▸ TEXTE:

A trois mois des législatives prévues pour le mois de juillet, le bateau BBY est en eaux troubles. Le capitaine à bord flanche, périclite et demeure incapable de travailler pour l’intérêt public sacré car hanté par le spectre d’une cohabitation avec l’opposition. Choc fatal pour un régime qui a fini d’avouer son échec et son incapacité à nous sortir du sous-développement structurel.
En ce sens, une liste unique de l’opposition serait extraordinaire pour dès à présent anticiper sur une alternance avant 2024. C’est un choix réaliste mais avec plusieurs réserves qu’il est possible d’émettre tellement l’opposition sénégalaise est engluée dans un contexte d’émergence d’abord de nouvelles figures, de régénération d’une forme d’opposition dite classique sans oublier des problèmes d’égos et de choix des candidats à la députation de 2022. Il faut y aller avec la pédale douce. Réfléchir sur le meilleur format qui garantit une opposition forte qui sera majoritaire en quantité et qualité au sein de l’hémicycle national.
A défaut de cette liste unique tant chantée mais jamais matérialisé, il faudra à l’opposition deux ou trois blocs solides qui réuniront des personnages politiques aux forts ancrages nationaux et locaux. Les dernières locales ont permis d’identifier une nouvelle force à travers Yewwi Askan Wi, mais les démons des égos et des investitures auront forcément comme conséquences une dispersion de voix défavorables à l’opposition institutionnelle et idéologique à BBY.
Dans le format, ces forces politiques et citoyennes qui devront constituer une troisième voie peuvent être composées de partis, mouvements d’organisations de la société civile et d’indépendants. Ces listes en appoint aux coalitions existantes pourront ainsi garantir la majorité, sans donner à l’opposition les gages de gouverner. Les députés de l’opposition seront plus nombreux, sans forcément être une entité compacte qui impulse l’alternance. L’hégémonie de Bby sera de ce fait amenuisée, des combats de principes diligentés avec efficacité et des propositions de lois rapidement impulsées par l’opposition en vue d’abord de mieux gouverner le pays et de travailler sur la reddition des comptes d’un régime qui a fini de dilapider toutes les ressources matérielles et saper la morale publique sénégalaise. Une troisième liste forte est bien possible si l’on lit la trajectoire de figures au parcours neuf, au discours rassembleur et réaliste. C’est une opposition pragmatique qui va faire face au régime en place et davantage quantifier en qualité les blocs politiques déjà existants et qui s’opposent à ce régime finissant.

▸ DONNÉES EXTRAITES:
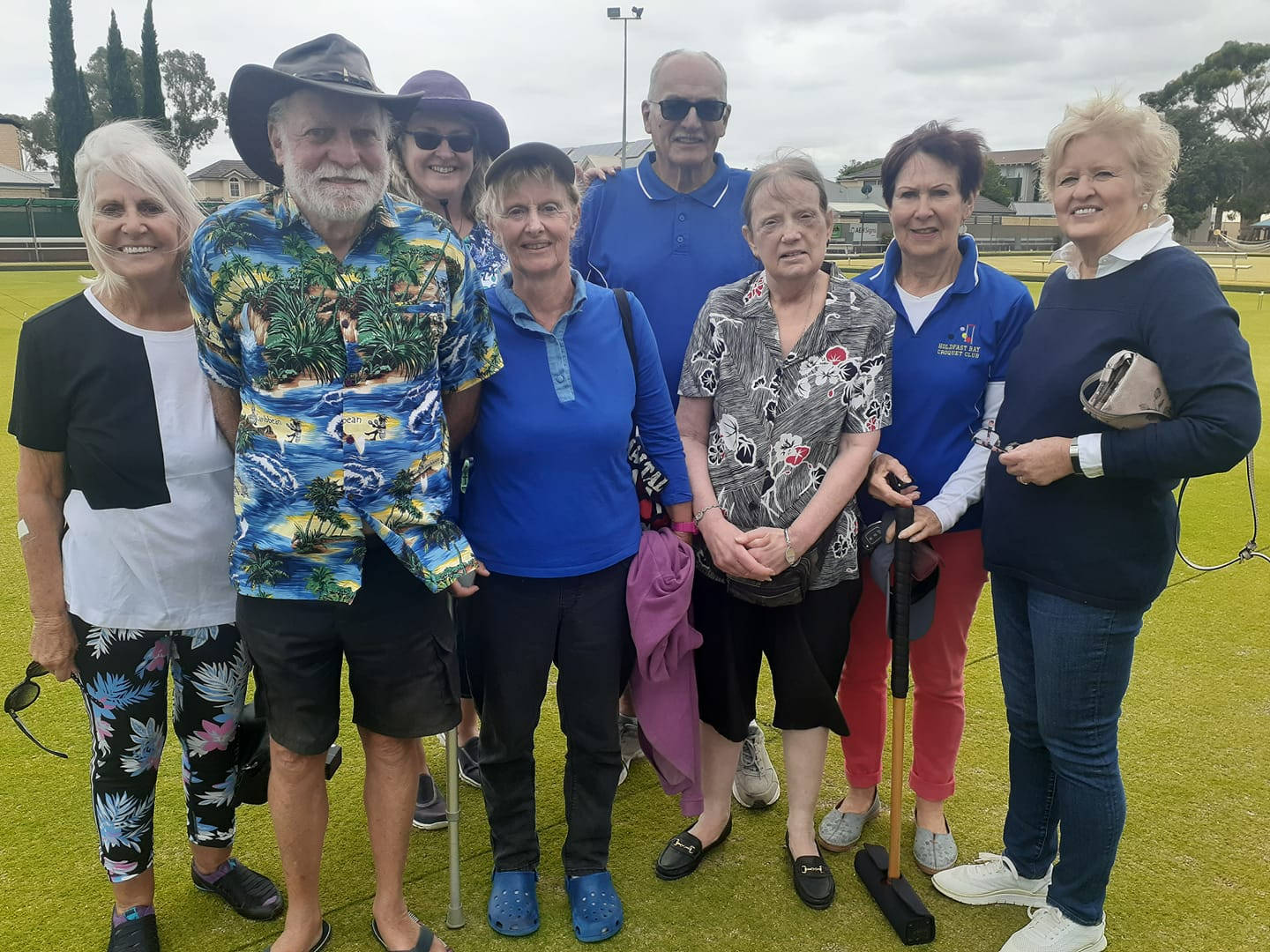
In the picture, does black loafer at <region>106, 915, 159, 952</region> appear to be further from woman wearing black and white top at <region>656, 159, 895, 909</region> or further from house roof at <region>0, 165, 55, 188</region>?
house roof at <region>0, 165, 55, 188</region>

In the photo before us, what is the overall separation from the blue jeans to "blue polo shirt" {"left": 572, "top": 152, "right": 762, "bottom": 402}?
4.48 ft

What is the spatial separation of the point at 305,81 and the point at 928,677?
2474 millimetres

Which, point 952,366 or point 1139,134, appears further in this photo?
point 952,366

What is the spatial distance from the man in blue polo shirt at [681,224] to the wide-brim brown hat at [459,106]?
0.49m

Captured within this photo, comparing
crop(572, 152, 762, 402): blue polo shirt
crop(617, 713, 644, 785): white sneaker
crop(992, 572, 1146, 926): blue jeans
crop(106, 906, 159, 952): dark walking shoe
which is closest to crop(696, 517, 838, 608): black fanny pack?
crop(992, 572, 1146, 926): blue jeans

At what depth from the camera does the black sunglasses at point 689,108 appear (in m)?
3.07

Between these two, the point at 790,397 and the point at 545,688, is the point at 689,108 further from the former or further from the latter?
the point at 545,688

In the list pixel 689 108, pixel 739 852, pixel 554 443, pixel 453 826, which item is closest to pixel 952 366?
pixel 554 443

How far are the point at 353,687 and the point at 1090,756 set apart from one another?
197cm

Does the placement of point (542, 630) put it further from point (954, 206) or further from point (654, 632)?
point (954, 206)

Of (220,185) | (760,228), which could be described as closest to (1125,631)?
(760,228)

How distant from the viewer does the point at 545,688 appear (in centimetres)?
260

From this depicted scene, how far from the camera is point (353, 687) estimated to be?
226 centimetres

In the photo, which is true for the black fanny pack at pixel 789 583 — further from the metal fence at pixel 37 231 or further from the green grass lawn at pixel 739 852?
the metal fence at pixel 37 231
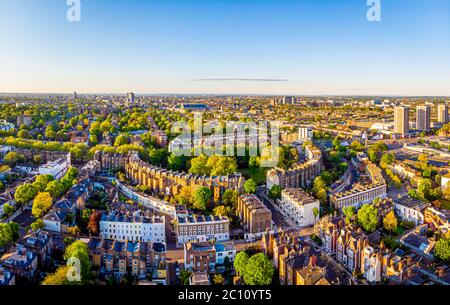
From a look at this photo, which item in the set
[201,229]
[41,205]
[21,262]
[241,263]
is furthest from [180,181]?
[21,262]

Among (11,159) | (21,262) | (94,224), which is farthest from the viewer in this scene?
(11,159)

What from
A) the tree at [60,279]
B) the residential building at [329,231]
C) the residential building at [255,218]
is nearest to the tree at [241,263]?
the residential building at [255,218]

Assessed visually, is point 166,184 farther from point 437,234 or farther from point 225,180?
point 437,234

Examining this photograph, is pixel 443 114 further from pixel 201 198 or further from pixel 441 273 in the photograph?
pixel 441 273

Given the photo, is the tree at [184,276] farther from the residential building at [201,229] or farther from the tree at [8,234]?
the tree at [8,234]

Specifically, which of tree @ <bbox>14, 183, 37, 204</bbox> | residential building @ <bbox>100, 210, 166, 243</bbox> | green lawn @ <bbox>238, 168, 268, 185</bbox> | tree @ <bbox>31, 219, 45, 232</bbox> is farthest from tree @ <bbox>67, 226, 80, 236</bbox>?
green lawn @ <bbox>238, 168, 268, 185</bbox>
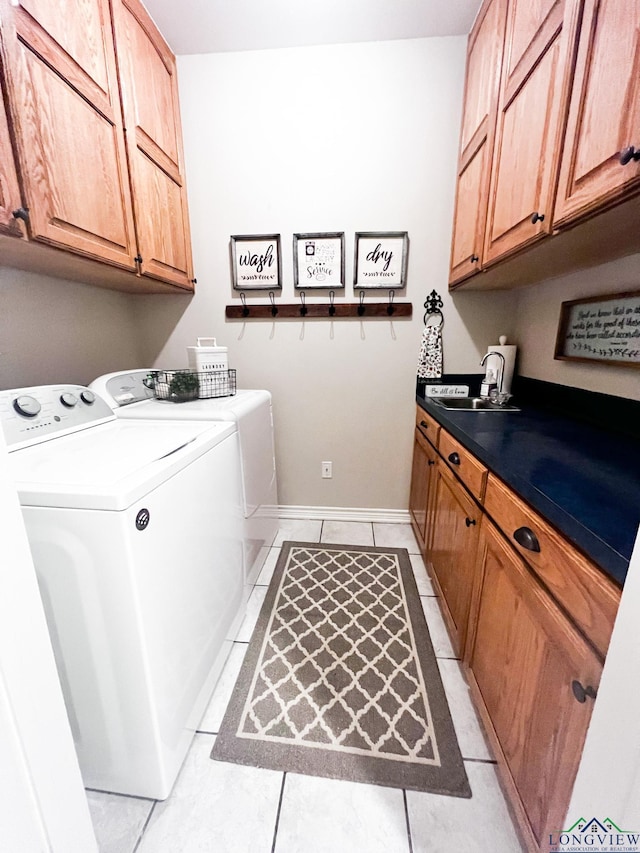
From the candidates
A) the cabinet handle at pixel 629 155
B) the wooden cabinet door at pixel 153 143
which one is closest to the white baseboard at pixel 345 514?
the wooden cabinet door at pixel 153 143

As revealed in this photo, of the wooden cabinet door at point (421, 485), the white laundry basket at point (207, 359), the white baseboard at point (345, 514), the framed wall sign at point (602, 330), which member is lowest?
the white baseboard at point (345, 514)

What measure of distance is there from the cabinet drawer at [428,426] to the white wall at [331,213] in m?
0.15

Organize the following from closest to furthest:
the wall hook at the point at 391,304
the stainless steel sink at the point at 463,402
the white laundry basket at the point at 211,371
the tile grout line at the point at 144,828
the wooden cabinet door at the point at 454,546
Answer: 1. the tile grout line at the point at 144,828
2. the wooden cabinet door at the point at 454,546
3. the white laundry basket at the point at 211,371
4. the stainless steel sink at the point at 463,402
5. the wall hook at the point at 391,304

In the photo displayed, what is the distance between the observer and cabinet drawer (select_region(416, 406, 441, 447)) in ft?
5.30

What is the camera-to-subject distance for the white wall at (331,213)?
5.88ft

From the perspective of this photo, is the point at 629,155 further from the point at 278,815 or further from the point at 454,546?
the point at 278,815

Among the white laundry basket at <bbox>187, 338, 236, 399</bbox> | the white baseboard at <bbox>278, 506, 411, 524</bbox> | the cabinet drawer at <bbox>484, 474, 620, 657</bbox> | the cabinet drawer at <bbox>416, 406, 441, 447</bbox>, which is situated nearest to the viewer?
the cabinet drawer at <bbox>484, 474, 620, 657</bbox>

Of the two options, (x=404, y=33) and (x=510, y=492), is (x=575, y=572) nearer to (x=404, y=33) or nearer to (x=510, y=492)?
(x=510, y=492)

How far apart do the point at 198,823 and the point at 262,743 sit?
0.76 feet

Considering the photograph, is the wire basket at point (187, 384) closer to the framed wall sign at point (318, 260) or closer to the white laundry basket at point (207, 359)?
the white laundry basket at point (207, 359)

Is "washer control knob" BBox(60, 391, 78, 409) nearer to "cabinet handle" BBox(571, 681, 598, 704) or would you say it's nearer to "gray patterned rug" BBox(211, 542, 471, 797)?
"gray patterned rug" BBox(211, 542, 471, 797)

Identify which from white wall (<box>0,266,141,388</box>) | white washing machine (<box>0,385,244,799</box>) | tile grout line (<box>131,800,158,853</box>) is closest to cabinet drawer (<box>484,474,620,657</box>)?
white washing machine (<box>0,385,244,799</box>)

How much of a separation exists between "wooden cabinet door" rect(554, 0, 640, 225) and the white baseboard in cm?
183

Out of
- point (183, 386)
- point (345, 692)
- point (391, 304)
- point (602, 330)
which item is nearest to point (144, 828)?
point (345, 692)
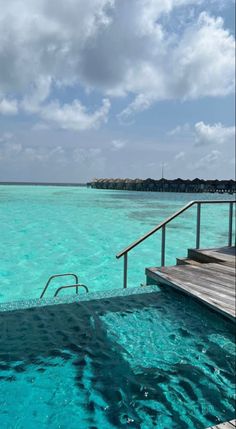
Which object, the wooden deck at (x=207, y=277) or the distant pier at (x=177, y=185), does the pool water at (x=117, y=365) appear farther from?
the distant pier at (x=177, y=185)

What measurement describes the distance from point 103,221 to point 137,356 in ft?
54.8

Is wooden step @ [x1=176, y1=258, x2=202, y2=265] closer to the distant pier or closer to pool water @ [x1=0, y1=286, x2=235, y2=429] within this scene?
pool water @ [x1=0, y1=286, x2=235, y2=429]

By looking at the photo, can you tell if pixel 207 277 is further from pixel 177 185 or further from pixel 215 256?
pixel 177 185

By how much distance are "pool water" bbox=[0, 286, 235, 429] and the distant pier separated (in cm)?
5748

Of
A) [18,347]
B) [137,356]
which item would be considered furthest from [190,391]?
[18,347]

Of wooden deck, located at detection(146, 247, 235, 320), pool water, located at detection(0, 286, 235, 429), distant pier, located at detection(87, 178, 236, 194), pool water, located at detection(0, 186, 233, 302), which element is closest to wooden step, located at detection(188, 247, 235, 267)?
wooden deck, located at detection(146, 247, 235, 320)

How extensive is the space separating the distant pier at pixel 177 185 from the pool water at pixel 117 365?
5748 cm

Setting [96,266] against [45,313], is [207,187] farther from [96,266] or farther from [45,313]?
[45,313]

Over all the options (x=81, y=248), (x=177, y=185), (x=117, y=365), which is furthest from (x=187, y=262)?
(x=177, y=185)

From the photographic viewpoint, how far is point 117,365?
10.9ft

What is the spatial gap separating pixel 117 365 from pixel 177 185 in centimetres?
6509

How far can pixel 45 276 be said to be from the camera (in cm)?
959

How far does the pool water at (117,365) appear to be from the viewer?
266 centimetres

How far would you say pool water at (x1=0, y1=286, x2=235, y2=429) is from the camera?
2664mm
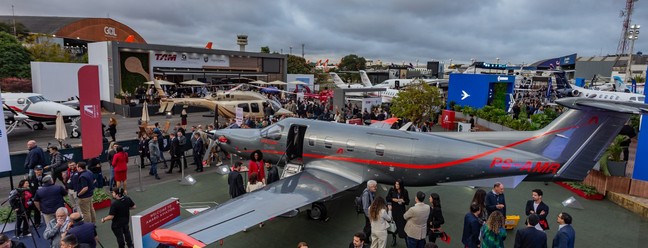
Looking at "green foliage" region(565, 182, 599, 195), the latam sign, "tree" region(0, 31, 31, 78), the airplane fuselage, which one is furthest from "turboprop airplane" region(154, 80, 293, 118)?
"tree" region(0, 31, 31, 78)

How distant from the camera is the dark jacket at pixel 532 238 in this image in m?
5.89

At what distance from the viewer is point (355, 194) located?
40.6ft

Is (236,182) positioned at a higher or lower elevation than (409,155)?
lower

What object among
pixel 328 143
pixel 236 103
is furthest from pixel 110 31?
pixel 328 143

▸ TRAVAIL À FAIRE:
**A.** D'après le texte, quelle nouvelle force les dernières locales ont-elles permis d'identifier ?
**B.** Citez le passage du texte qui va de « A défaut de » jusqu'à « idéologique à BBY. ».
Les lignes constituent un matériau distinct du texte.

▸ CORRIGÉ DES TÂCHES:
**A.** Yewwi Askan Wi.

**B.**
A défaut de cette liste unique tant chantée mais jamais matérialisé, il faudra à l’opposition deux ou trois blocs solides qui réuniront des personnages politiques aux forts ancrages nationaux et locaux. Les dernières locales ont permis d’identifier une nouvelle force à travers Yewwi Askan Wi, mais les démons des égos et des investitures auront forcément comme conséquences une dispersion de voix défavorables à l’opposition institutionnelle et idéologique à BBY.